> **SHORT PROBLEM A**
Answer these questions about the machine learning tutorial, one answer per line:
(i) Which dataset does the tutorial use to illustrate the process?
(ii) According to the tutorial, why should plain batch learning work fine?
(iii) What file path does the Path object tarball_path represent?

> **TEXT BLOCK**
* * *
Creating an end-to-end machine learning model involves several key steps, from data preprocessing to model training and model evaluation. In this blog, we'll walk through each of these steps to help you implement a complete end-to-end ML project. We'll use a common dataset, the California housing dataset, to illustrate the process.
Table of Contents:
- Understand the problem
- Data Collection
- Download the Data
- Take a quick look at the dataset
- Create a test set
- Data Visualization
- Visualizing Geographical Data
- Looking for Correlations
- Experiment with Attribute Combinations
- Prepare the Data for Machine Learning Algorithms
- Data Cleaning
- Handling Text and Categorical Attributes
- Feature Scaling
- Transformation Pipelines
- Select and Train a Model
- Training and Evaluating the Training Set
- Better Evaluation using Cross-Validation
- Fine-Tuning the Model
- Grid Search
- Randomized Search
- Evaluating the model on the Test Set
- Conclusion
1. Understand the Problem
The first step in any ML project is to understand the problem you're trying to solve. In our case, we want to build a model that predicts the median housing price in California districts based on various features.
This data includes metrics such as the population, median income, and median housing price for each block group in California.
The model that we are going to create should learn from this data and be able to predict the median housing prices in any district, given all the other metrics.
This is a multiple regression problem since the system will use multiple features to make a prediction (it will use the district's population, the median income, etc.). It is also a univariate regression problem since we only try to predict a single value for each district.
Finally, there is no continuous flow of data coming into the system, and the data is small enough to fit in memory, so plain batch learning should work fine.
2. Data Collection
Download the Data
The full Jupyter notebook is available here.
from pathlib import Path
import pandas as pd
import tarfile
import urllib.request
def load_housing_data():
tarball_path = Path("datasets/housing.tgz")
if not tarball_path.is_file():
Path("datasets").mkdir(parents=True, exist_ok=True)
url = "https://github.com/ageron/data/raw/main/housing.tgz"
urllib.request.urlretrieve(url, tarball_path)
with tarfile.open(tarball_path) as housing_tarball:
housing_tarball.extractall(path="datasets")
return pd.read_csv(Path("datasets/housing/housing.csv"))
housing = load_housing_data()
In the above code, we defined a function load_housing_data(), in which we are creating a Path object called tarball_path representing the file path "datasets/housing.tgz". This path is used for storing a compressed data file which is retrieved from the code line urllib.request.urlretrieve(url, tarball_path). The url variable points to a URL pointing to a tarball file hosted on GitHub - the source from which the data will be downloaded.
* * *
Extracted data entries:
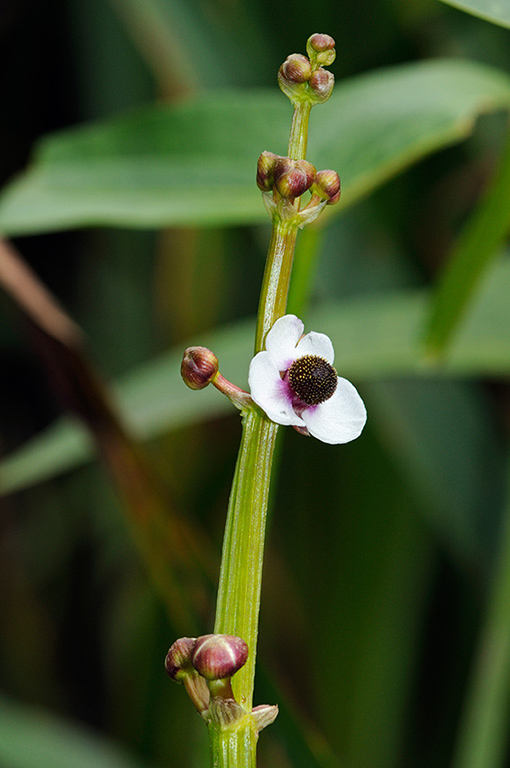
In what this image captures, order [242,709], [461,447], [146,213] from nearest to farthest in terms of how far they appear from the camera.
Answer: [242,709], [146,213], [461,447]

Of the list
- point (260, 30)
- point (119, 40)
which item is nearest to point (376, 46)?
point (260, 30)

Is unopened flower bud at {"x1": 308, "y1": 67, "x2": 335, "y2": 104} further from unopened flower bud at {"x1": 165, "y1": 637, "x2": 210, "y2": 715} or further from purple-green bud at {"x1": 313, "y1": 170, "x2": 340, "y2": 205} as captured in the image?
unopened flower bud at {"x1": 165, "y1": 637, "x2": 210, "y2": 715}

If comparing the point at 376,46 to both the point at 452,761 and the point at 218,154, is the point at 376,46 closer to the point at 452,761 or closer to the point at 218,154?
the point at 218,154

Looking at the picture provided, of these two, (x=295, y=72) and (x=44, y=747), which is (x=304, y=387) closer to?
(x=295, y=72)

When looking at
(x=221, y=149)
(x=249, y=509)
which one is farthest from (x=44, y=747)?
(x=249, y=509)

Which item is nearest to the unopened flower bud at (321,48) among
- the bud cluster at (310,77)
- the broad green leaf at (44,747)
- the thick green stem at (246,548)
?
the bud cluster at (310,77)

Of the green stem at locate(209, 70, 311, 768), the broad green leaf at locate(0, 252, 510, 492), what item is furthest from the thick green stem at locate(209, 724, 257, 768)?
the broad green leaf at locate(0, 252, 510, 492)
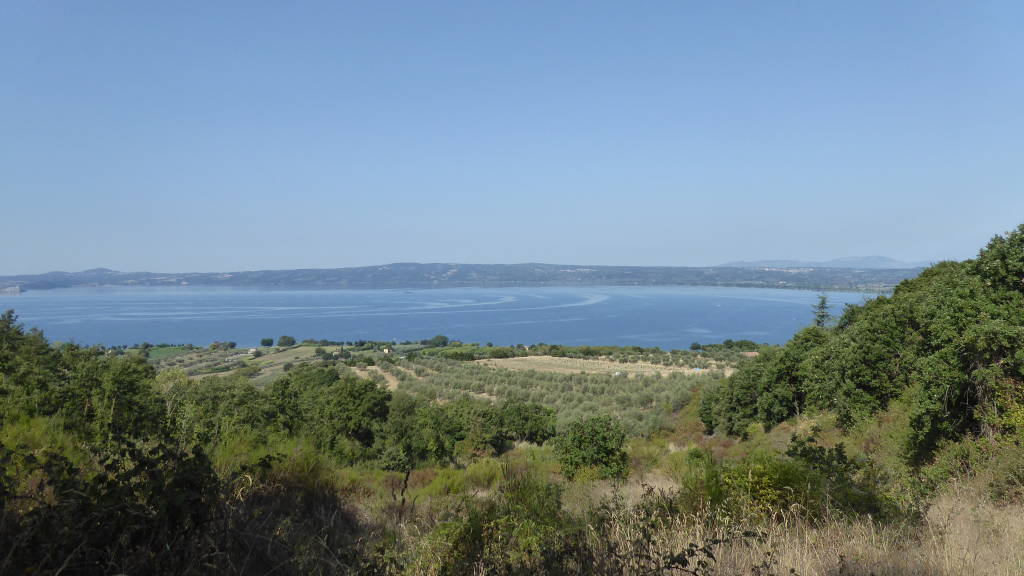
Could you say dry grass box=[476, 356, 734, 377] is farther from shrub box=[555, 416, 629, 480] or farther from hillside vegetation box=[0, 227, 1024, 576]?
shrub box=[555, 416, 629, 480]

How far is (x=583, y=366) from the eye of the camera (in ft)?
175

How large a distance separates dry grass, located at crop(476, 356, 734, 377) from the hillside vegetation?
92.8 feet

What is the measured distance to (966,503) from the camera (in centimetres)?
448

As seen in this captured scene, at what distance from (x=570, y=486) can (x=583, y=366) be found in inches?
1760

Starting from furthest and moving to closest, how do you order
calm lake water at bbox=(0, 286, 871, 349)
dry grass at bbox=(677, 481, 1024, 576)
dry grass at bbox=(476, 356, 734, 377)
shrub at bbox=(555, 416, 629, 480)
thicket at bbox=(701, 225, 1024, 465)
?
calm lake water at bbox=(0, 286, 871, 349), dry grass at bbox=(476, 356, 734, 377), shrub at bbox=(555, 416, 629, 480), thicket at bbox=(701, 225, 1024, 465), dry grass at bbox=(677, 481, 1024, 576)

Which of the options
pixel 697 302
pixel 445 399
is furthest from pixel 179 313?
pixel 697 302

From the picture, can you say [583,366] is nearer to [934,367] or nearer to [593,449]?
[593,449]

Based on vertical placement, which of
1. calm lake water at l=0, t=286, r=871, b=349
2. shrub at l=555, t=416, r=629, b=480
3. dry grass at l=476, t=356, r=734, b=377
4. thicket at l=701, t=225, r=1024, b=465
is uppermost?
thicket at l=701, t=225, r=1024, b=465

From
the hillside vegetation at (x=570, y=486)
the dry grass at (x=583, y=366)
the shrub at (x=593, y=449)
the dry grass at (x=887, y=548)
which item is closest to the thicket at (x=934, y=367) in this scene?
the hillside vegetation at (x=570, y=486)

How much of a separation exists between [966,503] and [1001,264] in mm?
9511

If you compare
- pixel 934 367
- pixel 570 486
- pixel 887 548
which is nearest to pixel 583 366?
pixel 934 367

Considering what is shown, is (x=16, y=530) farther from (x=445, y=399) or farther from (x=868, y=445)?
(x=445, y=399)

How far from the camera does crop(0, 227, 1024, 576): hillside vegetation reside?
8.20 ft

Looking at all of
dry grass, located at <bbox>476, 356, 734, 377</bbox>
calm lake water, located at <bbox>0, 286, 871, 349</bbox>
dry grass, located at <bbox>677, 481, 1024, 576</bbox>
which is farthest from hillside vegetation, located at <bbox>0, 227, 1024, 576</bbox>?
calm lake water, located at <bbox>0, 286, 871, 349</bbox>
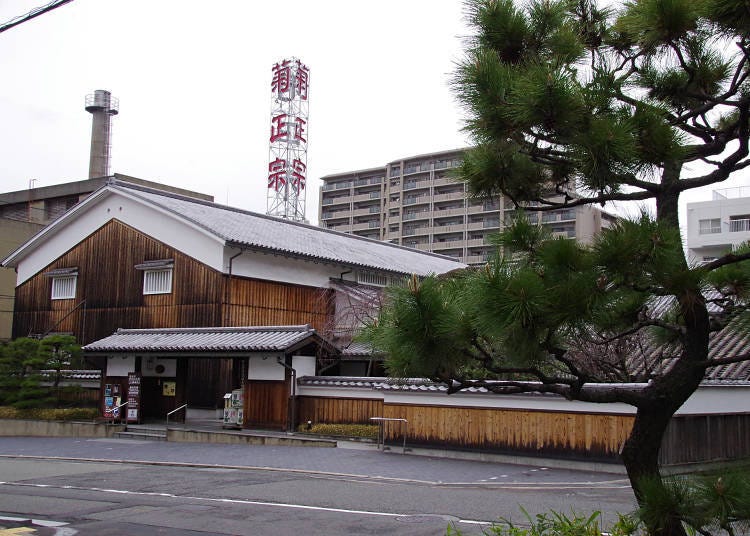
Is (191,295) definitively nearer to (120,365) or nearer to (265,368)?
(120,365)

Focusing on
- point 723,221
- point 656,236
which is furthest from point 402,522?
point 723,221

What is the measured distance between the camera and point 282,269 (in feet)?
93.7

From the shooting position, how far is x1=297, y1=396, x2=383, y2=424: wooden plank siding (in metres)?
20.1

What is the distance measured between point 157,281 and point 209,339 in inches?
253

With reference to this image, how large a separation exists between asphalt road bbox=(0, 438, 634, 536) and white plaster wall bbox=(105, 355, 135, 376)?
6127 mm

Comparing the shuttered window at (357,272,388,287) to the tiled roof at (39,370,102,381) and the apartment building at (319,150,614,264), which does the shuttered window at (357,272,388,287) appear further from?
the apartment building at (319,150,614,264)

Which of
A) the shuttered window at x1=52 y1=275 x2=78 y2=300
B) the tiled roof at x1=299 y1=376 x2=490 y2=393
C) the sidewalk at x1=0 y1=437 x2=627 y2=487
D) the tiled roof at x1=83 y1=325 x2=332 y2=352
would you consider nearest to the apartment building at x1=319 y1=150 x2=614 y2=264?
the shuttered window at x1=52 y1=275 x2=78 y2=300

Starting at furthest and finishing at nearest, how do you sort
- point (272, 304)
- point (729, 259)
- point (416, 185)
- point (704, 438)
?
1. point (416, 185)
2. point (272, 304)
3. point (704, 438)
4. point (729, 259)

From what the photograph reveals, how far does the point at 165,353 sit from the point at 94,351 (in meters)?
2.92

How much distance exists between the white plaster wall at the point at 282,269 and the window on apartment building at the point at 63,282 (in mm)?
8909

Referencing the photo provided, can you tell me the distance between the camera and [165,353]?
23.8 meters

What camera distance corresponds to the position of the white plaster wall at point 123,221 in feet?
88.9

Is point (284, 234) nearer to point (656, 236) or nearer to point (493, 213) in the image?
point (656, 236)

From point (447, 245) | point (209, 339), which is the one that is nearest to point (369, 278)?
point (209, 339)
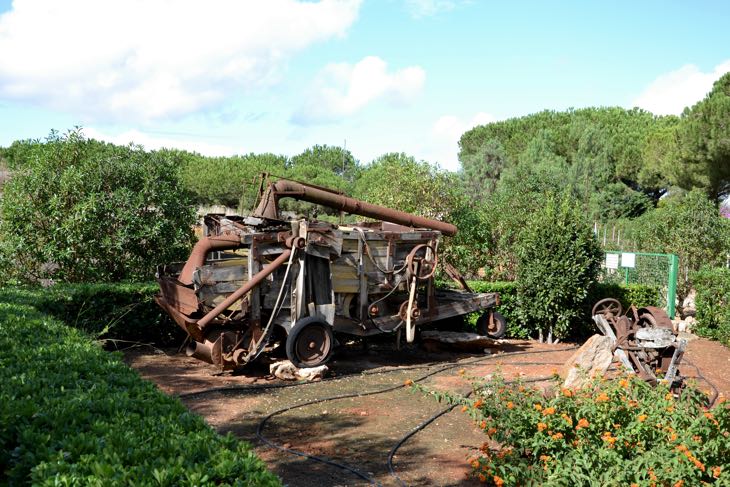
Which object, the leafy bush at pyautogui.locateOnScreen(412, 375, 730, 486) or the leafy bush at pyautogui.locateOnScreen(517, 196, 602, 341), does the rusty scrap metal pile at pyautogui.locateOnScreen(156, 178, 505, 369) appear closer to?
the leafy bush at pyautogui.locateOnScreen(517, 196, 602, 341)

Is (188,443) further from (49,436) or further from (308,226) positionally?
(308,226)

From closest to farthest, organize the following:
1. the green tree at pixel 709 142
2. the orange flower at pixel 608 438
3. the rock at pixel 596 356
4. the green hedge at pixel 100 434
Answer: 1. the green hedge at pixel 100 434
2. the orange flower at pixel 608 438
3. the rock at pixel 596 356
4. the green tree at pixel 709 142

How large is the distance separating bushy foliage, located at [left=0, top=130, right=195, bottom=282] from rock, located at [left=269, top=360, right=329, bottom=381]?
15.3 ft

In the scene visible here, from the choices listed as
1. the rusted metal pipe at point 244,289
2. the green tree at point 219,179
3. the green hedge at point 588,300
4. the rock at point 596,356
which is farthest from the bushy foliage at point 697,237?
the green tree at point 219,179

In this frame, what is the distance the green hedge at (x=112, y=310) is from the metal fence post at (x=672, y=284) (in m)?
11.3

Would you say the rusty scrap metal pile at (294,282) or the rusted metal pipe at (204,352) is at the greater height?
the rusty scrap metal pile at (294,282)

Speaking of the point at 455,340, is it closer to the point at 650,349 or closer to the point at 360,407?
the point at 650,349

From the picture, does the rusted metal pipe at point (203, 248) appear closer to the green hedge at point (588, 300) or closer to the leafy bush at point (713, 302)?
the green hedge at point (588, 300)

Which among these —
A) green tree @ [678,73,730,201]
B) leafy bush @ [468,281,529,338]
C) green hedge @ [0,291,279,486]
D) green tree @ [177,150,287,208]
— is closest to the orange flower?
green hedge @ [0,291,279,486]

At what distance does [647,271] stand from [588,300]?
3.52 m

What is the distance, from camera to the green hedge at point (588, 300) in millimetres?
13977

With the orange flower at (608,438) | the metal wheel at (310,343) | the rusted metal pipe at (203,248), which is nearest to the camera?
the orange flower at (608,438)

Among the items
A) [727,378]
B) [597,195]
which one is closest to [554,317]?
[727,378]

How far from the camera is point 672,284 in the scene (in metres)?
15.9
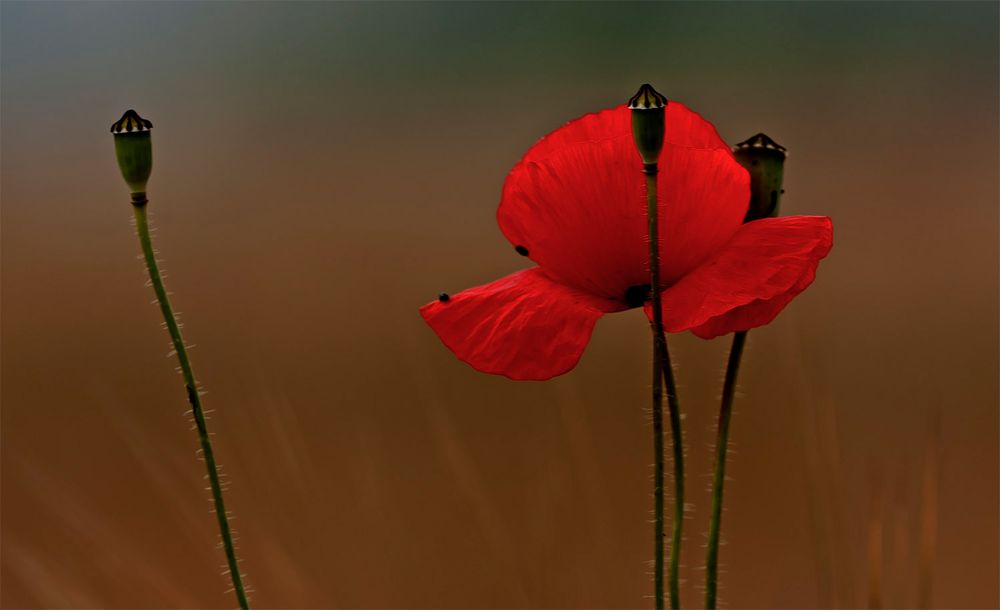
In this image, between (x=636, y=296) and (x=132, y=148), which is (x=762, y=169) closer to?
(x=636, y=296)

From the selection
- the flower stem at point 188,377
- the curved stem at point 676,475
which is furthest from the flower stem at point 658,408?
the flower stem at point 188,377

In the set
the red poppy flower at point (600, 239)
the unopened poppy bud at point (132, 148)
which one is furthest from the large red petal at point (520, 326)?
the unopened poppy bud at point (132, 148)

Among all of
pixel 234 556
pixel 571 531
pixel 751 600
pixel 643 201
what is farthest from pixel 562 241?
pixel 751 600

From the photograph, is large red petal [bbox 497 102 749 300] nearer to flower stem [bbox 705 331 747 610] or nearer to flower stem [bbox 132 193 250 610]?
flower stem [bbox 705 331 747 610]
* * *
> **SHORT PROBLEM B**
Copy the listing word for word, from the line containing "At what distance does" through the listing's last line, both included. Leave out the pictures.

> **RIGHT ANSWER A**
(i) The California housing dataset.
(ii) No continuous flow of data comes into the system, and the data is small enough to fit in memory.
(iii) "datasets/housing.tgz"

> **RIGHT ANSWER B**
At what distance does [647,271] stand from [588,300]?
3.52 m

What is the distance, from camera to the green hedge at point (588, 300) in millimetres?
13977

With the orange flower at (608,438) | the metal wheel at (310,343) | the rusted metal pipe at (203,248), which is nearest to the camera?
the orange flower at (608,438)

Among the items
A) [727,378]
B) [597,195]
which one is closest to [554,317]?
[727,378]

How far from the camera is point 672,284 in the scene (in metres)?
15.9
In this image, between (x=636, y=296) and (x=132, y=148), which is (x=762, y=169) closer to?
(x=636, y=296)

From the selection
- the flower stem at point 188,377
- the curved stem at point 676,475
which is furthest from the flower stem at point 658,408?
the flower stem at point 188,377

In the set
the red poppy flower at point (600, 239)
the unopened poppy bud at point (132, 148)
which one is furthest from the large red petal at point (520, 326)?
the unopened poppy bud at point (132, 148)

Among all of
pixel 234 556
pixel 571 531
pixel 751 600
pixel 643 201
what is farthest from pixel 562 241?
pixel 751 600

From the photograph, is large red petal [bbox 497 102 749 300] nearer to flower stem [bbox 705 331 747 610] or nearer to flower stem [bbox 132 193 250 610]?
flower stem [bbox 705 331 747 610]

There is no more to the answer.